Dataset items
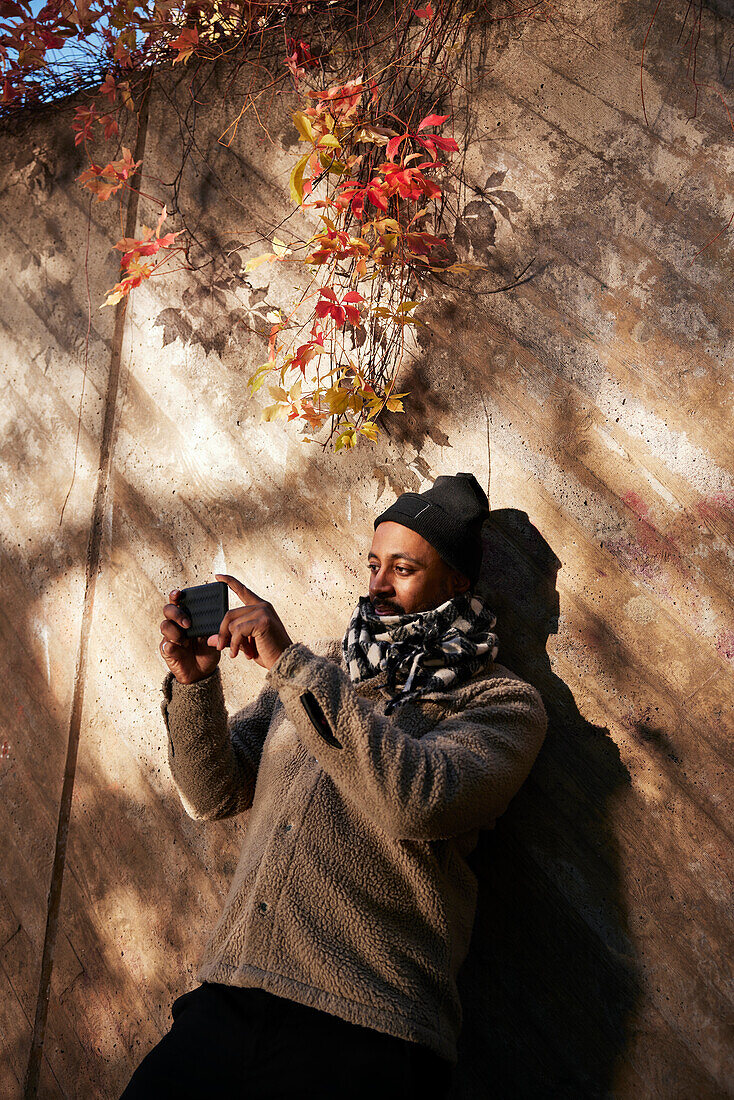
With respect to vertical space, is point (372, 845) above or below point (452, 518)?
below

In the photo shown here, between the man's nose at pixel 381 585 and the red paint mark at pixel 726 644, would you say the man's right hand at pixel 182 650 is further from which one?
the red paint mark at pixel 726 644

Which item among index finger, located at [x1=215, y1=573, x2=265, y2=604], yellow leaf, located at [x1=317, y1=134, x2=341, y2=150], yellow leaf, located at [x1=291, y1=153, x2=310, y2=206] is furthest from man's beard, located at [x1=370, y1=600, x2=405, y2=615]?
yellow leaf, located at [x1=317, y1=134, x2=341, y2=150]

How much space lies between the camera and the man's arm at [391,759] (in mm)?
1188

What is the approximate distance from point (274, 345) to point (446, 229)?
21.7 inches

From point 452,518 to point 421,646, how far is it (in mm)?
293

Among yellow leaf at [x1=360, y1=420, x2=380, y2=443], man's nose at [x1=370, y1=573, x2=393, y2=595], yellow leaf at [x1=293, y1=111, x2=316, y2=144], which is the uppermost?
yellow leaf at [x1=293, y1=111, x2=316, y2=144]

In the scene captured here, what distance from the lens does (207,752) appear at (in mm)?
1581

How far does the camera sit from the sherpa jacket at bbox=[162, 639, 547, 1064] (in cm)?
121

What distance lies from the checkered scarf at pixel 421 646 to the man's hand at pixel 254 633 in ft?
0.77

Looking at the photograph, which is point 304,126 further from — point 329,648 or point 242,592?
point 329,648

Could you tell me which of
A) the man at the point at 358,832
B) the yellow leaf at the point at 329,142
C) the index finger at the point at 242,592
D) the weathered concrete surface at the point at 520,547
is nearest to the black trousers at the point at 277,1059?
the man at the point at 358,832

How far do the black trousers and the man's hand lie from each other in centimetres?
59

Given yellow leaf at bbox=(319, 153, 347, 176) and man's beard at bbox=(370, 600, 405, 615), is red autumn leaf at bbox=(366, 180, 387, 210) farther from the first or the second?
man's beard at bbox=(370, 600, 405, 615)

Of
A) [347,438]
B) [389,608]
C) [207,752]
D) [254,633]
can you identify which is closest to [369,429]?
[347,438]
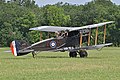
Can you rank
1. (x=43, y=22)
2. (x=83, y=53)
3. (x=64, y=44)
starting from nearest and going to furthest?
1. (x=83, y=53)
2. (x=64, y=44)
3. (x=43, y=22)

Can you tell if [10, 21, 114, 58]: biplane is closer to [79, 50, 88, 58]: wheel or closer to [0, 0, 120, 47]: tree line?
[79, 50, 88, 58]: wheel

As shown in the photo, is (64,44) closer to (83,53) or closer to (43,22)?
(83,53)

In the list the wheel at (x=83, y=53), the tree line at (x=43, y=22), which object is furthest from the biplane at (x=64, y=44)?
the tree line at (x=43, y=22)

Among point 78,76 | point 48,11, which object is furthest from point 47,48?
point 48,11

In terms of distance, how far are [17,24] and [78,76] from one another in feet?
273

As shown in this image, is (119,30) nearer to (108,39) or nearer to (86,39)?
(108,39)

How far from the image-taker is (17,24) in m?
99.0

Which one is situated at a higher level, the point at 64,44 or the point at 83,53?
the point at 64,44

> **What is being asked**:
Copy the rows above word for word, from the line containing "Can you tell" through the end of the rows, with both ends included.

> **Response to this exercise**:
Can you tell if [10, 21, 114, 58]: biplane is closer to [79, 50, 88, 58]: wheel or closer to [0, 0, 120, 47]: tree line?
[79, 50, 88, 58]: wheel

As shown in the photo, is (64,44) closer to (83,53) or closer to (43,22)?
(83,53)

In the list the wheel at (x=83, y=53), the tree line at (x=43, y=22), which object is furthest from the biplane at (x=64, y=44)?
the tree line at (x=43, y=22)

Among point 78,76 | point 48,11, which object is furthest from point 47,48?
point 48,11

In terms of distance, how far are [17,24] and [78,76] from one another in feet?
273

As shown in this image, is (119,30) nearer to (108,39) or nearer to (86,39)?
(108,39)

How far from the image-taker is (17,24) in m?
99.0

Which one is situated at a higher level, the point at 64,44 or the point at 83,53?
the point at 64,44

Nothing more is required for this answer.